The Iraqi government has announced a new law allowing it to take aggressive action to put down an on-going insurgency, including the right to declare martial law. But it remains far from certain whether Iraqi security forces will be able to enforce it or whether it will be up to foreign forces, nearly all of them American, to carry out any security clampdown. With many of its own forces ill-equipped and poorly trained, the newly sovereign Iraq has been relying on the more than 150,000 American-led foreign forces in the country to help combat a rebellion by terrorists, Islamic militants and Saddam Hussein loyalists. But the attacks, executions and kidnappings continue.

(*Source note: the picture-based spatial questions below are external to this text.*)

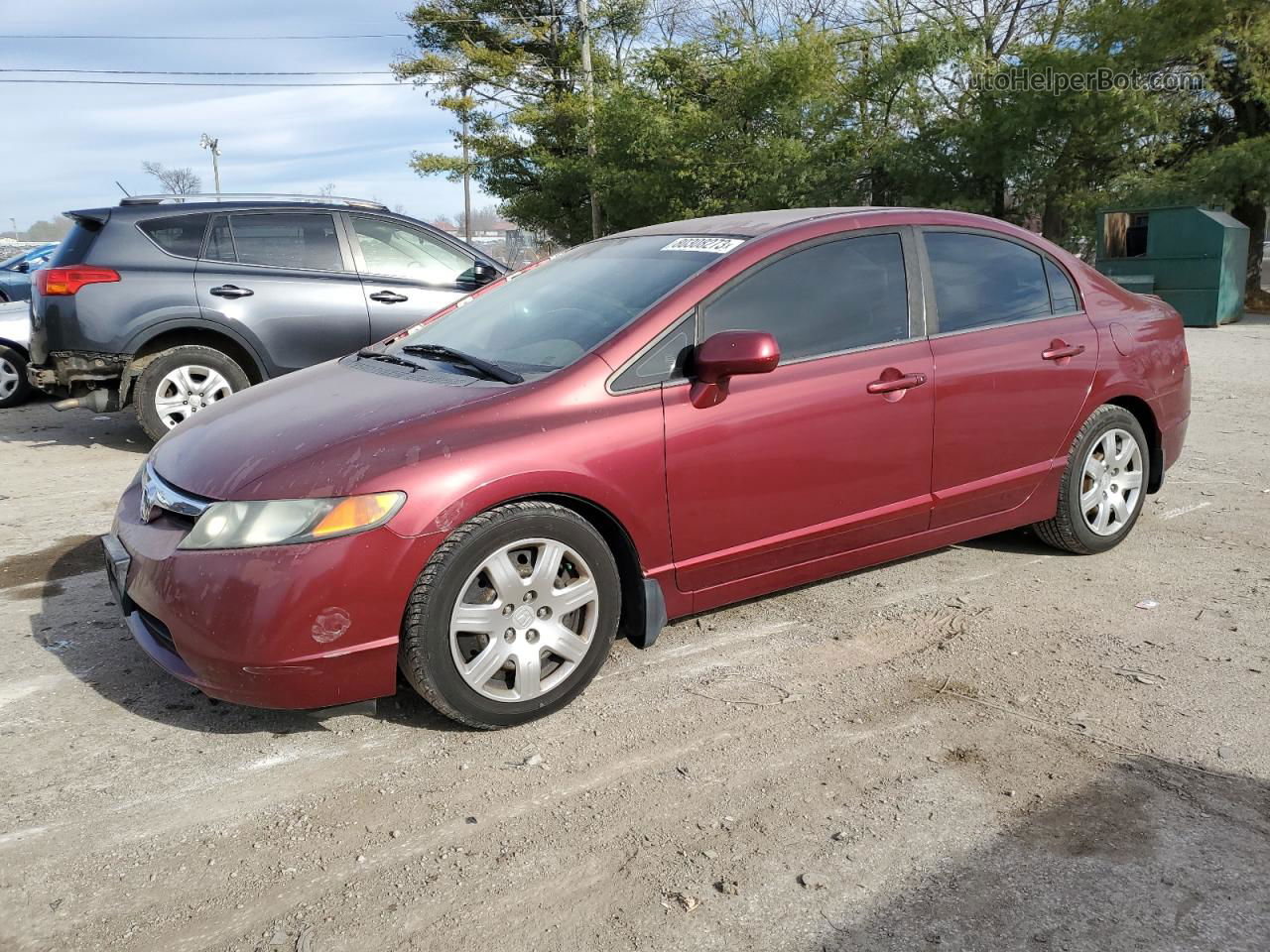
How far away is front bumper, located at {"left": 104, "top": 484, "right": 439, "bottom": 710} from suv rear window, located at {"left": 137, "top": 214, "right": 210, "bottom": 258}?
498cm

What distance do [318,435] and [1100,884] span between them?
244 centimetres

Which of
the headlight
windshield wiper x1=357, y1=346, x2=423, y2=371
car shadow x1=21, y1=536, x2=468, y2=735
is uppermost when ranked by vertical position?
windshield wiper x1=357, y1=346, x2=423, y2=371

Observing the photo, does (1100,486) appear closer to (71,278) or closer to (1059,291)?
(1059,291)

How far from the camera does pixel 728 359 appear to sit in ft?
11.2

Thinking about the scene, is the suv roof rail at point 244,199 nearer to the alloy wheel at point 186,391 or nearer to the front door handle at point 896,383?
the alloy wheel at point 186,391

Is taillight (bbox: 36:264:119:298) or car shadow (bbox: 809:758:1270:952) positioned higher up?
taillight (bbox: 36:264:119:298)

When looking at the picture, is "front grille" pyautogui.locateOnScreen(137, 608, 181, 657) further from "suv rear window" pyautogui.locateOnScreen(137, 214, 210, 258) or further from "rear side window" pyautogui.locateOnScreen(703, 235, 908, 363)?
"suv rear window" pyautogui.locateOnScreen(137, 214, 210, 258)

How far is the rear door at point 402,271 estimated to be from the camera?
25.2 ft

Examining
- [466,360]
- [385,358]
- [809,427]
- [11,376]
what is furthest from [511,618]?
[11,376]

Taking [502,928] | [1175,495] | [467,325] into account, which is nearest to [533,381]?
[467,325]

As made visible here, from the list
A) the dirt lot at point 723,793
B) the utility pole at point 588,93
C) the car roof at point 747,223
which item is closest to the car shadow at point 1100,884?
the dirt lot at point 723,793

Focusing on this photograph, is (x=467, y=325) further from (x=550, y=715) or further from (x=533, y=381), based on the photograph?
(x=550, y=715)

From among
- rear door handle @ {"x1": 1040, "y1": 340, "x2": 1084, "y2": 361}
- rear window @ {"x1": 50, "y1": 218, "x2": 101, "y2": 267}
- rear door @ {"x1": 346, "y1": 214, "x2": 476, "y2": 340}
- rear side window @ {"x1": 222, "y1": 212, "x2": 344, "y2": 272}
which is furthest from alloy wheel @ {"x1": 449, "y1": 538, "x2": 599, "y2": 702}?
rear window @ {"x1": 50, "y1": 218, "x2": 101, "y2": 267}

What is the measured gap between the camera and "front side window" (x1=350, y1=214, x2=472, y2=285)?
7.82m
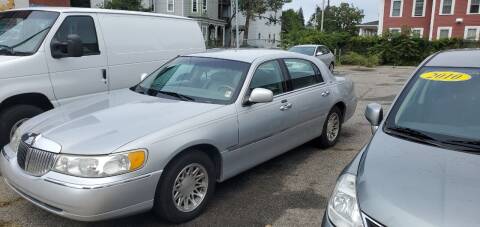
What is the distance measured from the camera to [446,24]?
35.6m

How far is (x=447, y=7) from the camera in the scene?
116 feet

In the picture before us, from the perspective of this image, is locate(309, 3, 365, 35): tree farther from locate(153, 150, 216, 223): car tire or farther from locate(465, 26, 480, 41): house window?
locate(153, 150, 216, 223): car tire

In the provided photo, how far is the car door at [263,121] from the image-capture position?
4.19 meters

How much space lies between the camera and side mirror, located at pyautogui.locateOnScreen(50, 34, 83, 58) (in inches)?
211

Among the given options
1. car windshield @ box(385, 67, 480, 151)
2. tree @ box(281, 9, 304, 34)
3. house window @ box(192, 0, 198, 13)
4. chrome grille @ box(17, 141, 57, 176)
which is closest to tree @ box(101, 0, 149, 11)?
house window @ box(192, 0, 198, 13)

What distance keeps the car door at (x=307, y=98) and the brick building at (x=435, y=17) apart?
29218 mm

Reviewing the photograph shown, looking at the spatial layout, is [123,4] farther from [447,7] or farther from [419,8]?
[447,7]

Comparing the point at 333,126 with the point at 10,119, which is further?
the point at 333,126

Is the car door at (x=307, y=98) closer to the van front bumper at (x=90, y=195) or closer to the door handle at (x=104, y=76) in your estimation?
the van front bumper at (x=90, y=195)

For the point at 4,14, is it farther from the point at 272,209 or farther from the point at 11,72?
the point at 272,209

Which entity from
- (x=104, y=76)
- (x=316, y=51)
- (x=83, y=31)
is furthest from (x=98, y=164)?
(x=316, y=51)

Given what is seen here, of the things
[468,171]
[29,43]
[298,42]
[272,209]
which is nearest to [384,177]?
[468,171]

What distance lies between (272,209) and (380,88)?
1186 cm

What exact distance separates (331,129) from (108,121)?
3.57 metres
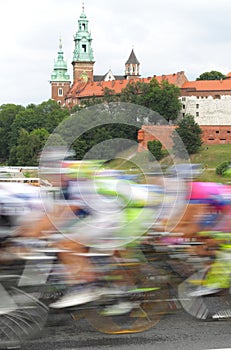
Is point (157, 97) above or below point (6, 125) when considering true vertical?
above

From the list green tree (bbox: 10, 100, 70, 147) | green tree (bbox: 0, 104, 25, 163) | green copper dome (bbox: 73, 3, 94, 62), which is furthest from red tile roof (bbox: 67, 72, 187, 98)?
green tree (bbox: 10, 100, 70, 147)

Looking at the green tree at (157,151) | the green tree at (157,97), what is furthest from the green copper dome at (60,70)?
the green tree at (157,151)

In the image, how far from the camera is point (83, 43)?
127 metres

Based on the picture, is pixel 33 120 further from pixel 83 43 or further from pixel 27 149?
pixel 83 43

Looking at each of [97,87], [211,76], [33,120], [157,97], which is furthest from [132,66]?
[157,97]

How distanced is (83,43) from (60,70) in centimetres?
664

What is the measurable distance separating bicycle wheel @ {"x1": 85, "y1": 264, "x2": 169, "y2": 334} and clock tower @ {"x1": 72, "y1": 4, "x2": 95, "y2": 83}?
120m

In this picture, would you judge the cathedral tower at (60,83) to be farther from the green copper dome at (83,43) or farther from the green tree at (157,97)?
the green tree at (157,97)

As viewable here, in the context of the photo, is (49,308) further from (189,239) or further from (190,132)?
(190,132)

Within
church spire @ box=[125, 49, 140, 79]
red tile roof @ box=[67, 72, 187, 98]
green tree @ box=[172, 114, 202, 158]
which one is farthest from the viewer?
church spire @ box=[125, 49, 140, 79]

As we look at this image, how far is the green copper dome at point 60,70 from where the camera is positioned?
12638 centimetres

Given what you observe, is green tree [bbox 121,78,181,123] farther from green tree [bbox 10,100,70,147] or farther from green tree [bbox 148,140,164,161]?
green tree [bbox 148,140,164,161]

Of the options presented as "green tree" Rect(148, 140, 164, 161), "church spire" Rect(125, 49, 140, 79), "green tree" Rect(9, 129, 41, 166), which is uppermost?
"church spire" Rect(125, 49, 140, 79)

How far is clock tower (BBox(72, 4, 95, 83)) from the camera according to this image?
12594 cm
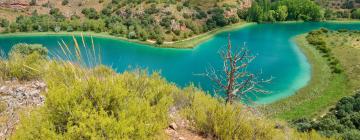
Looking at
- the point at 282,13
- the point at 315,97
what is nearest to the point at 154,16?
the point at 282,13

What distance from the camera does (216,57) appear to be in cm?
9150

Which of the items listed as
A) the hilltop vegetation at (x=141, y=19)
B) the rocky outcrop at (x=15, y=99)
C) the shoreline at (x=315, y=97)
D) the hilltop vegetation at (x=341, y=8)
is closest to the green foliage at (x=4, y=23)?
the hilltop vegetation at (x=141, y=19)

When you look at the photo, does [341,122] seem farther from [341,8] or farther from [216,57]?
[341,8]

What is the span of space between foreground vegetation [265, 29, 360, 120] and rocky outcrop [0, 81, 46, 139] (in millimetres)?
39731

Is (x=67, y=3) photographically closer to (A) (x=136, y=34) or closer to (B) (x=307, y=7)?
(A) (x=136, y=34)

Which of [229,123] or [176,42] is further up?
[229,123]

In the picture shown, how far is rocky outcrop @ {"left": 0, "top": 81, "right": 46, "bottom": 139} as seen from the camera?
15.5 m

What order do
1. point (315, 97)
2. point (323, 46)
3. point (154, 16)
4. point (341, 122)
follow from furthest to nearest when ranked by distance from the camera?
point (154, 16) → point (323, 46) → point (315, 97) → point (341, 122)

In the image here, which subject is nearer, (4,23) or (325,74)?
(325,74)

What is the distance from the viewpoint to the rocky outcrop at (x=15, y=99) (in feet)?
50.8

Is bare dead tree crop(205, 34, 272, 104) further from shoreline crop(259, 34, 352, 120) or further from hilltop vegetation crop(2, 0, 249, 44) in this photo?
hilltop vegetation crop(2, 0, 249, 44)

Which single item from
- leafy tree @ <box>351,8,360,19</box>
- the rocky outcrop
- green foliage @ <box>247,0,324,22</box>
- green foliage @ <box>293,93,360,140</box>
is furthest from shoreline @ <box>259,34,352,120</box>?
leafy tree @ <box>351,8,360,19</box>

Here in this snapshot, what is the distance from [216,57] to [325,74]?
26.4 metres

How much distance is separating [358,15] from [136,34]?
88.7 meters
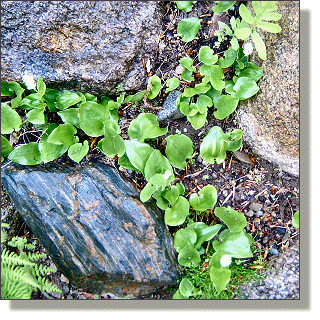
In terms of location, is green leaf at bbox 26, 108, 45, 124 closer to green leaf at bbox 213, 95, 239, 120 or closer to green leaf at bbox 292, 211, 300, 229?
green leaf at bbox 213, 95, 239, 120

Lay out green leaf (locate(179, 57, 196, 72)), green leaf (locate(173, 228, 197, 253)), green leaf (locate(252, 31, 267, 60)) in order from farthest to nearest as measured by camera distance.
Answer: green leaf (locate(179, 57, 196, 72))
green leaf (locate(173, 228, 197, 253))
green leaf (locate(252, 31, 267, 60))

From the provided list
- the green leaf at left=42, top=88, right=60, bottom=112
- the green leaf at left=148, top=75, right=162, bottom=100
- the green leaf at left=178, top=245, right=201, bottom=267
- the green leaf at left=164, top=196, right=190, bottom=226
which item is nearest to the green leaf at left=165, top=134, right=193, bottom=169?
the green leaf at left=164, top=196, right=190, bottom=226

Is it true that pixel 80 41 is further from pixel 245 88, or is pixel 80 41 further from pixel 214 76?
pixel 245 88

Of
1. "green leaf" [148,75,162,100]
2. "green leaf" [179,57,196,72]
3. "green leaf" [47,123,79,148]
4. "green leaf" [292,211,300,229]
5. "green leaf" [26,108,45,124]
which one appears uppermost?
"green leaf" [179,57,196,72]

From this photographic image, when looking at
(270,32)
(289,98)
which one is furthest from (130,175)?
(270,32)

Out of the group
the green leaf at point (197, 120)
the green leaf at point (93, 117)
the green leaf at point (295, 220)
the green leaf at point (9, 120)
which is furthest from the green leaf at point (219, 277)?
the green leaf at point (9, 120)

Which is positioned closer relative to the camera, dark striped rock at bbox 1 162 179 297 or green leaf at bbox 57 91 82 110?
dark striped rock at bbox 1 162 179 297

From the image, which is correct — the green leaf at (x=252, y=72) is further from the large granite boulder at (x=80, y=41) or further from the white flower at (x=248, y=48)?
the large granite boulder at (x=80, y=41)
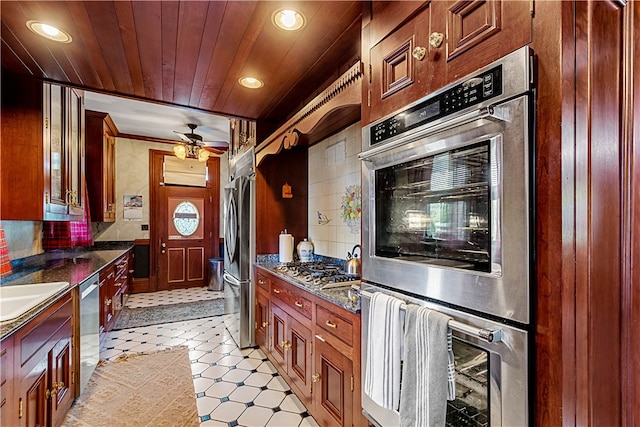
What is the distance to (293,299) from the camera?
2168 mm

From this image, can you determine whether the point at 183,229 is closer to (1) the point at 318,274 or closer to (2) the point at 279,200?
(2) the point at 279,200

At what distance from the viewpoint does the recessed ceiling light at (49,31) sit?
161cm

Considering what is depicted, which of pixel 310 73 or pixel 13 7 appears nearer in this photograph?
pixel 13 7

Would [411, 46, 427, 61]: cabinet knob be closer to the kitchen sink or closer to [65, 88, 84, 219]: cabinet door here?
the kitchen sink

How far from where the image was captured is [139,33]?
1679 millimetres

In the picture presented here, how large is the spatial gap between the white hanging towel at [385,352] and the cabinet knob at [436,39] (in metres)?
0.96

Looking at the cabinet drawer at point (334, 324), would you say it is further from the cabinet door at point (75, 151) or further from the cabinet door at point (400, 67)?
the cabinet door at point (75, 151)

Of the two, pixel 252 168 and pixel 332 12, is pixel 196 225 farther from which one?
pixel 332 12

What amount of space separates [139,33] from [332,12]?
106cm

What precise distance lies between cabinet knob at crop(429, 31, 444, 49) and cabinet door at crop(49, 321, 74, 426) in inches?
96.6

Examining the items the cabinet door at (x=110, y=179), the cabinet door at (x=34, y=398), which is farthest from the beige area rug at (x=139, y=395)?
the cabinet door at (x=110, y=179)

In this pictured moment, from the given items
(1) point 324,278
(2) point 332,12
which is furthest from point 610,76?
(1) point 324,278

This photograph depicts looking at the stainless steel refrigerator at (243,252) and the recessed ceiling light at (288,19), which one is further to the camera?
the stainless steel refrigerator at (243,252)

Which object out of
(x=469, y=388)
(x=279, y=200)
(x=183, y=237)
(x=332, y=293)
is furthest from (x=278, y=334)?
(x=183, y=237)
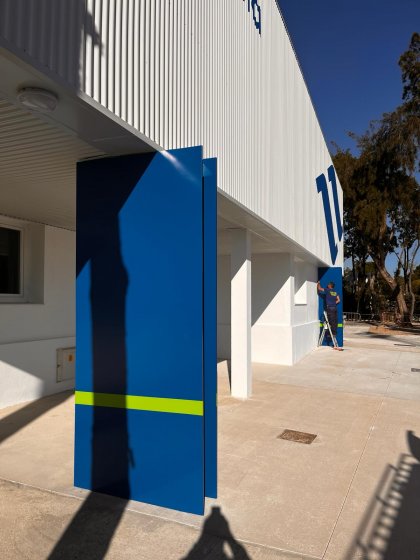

Wednesday, the Arabic language al-Jazeera television channel broadcast videotape of what appeared to be armed men in Iraq threatening to kill a Filipino hostage unless the Manila government withdraws troops from the country within 72 hours.
But Prime Minister Iyad Allawi's interim government is responding to the insurgency and widespread lawlessness with a new law giving him sweeping powers to declare emergency rule, including imposing curfews and detaining anyone suspected of involvement in the on-going unrest.
"These cowardly criminals are still desperately attempting to prevent our rich country from moving forward and improving the daily lives of our people by indiscriminate killings," he said.
But he will need the unanimous consent of his cabinet to impose such measures, which Iraq's Minister of Human Rights Bakhtiar Amin says will not necessarily be announced in advance. "Whenever we feel that there is a major danger, and threat upon the national security and our institutions, this law will be implemented," he said.
But just as his government was announcing the tougher security measures, street fighting broke out in the Iraqi capital, Baghdad, which witnesses say left at least three Iraqi soldiers dead. Heavy artillery was fired at the prime minister's residence and party offices just nine days after the Iraqi government regained political power.